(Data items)
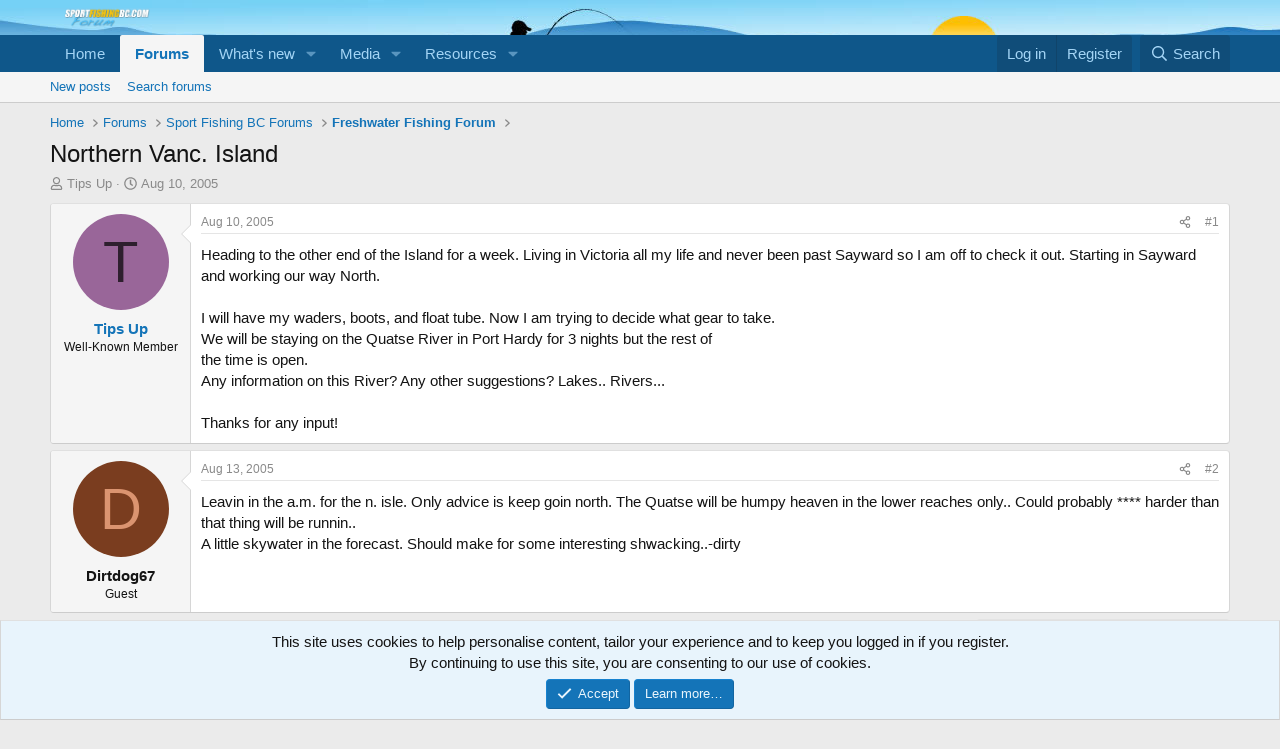

--- FILE ---
content_type: text/html; charset=utf-8
request_url: https://www.google.com/recaptcha/api2/aframe
body_size: 268
content:
<!DOCTYPE HTML><html><head><meta http-equiv="content-type" content="text/html; charset=UTF-8"></head><body><script nonce="L8KwkRuyrvPq9fU0q7hylw">/** Anti-fraud and anti-abuse applications only. See google.com/recaptcha */ try{var clients={'sodar':'https://pagead2.googlesyndication.com/pagead/sodar?'};window.addEventListener("message",function(a){try{if(a.source===window.parent){var b=JSON.parse(a.data);var c=clients[b['id']];if(c){var d=document.createElement('img');d.src=c+b['params']+'&rc='+(localStorage.getItem("rc::a")?sessionStorage.getItem("rc::b"):"");window.document.body.appendChild(d);sessionStorage.setItem("rc::e",parseInt(sessionStorage.getItem("rc::e")||0)+1);localStorage.setItem("rc::h",'1766350375195');}}}catch(b){}});window.parent.postMessage("_grecaptcha_ready", "*");}catch(b){}</script></body></html>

To do –
Keeping every word as it is, write out all the data and omit the pictures.

Answer to this problem –
--- FILE ---
content_type: text/html; charset=utf-8
request_url: https://www.google.com/recaptcha/api2/aframe
body_size: 268
content:
<!DOCTYPE HTML><html><head><meta http-equiv="content-type" content="text/html; charset=UTF-8"></head><body><script nonce="L8KwkRuyrvPq9fU0q7hylw">/** Anti-fraud and anti-abuse applications only. See google.com/recaptcha */ try{var clients={'sodar':'https://pagead2.googlesyndication.com/pagead/sodar?'};window.addEventListener("message",function(a){try{if(a.source===window.parent){var b=JSON.parse(a.data);var c=clients[b['id']];if(c){var d=document.createElement('img');d.src=c+b['params']+'&rc='+(localStorage.getItem("rc::a")?sessionStorage.getItem("rc::b"):"");window.document.body.appendChild(d);sessionStorage.setItem("rc::e",parseInt(sessionStorage.getItem("rc::e")||0)+1);localStorage.setItem("rc::h",'1766350375195');}}}catch(b){}});window.parent.postMessage("_grecaptcha_ready", "*");}catch(b){}</script></body></html>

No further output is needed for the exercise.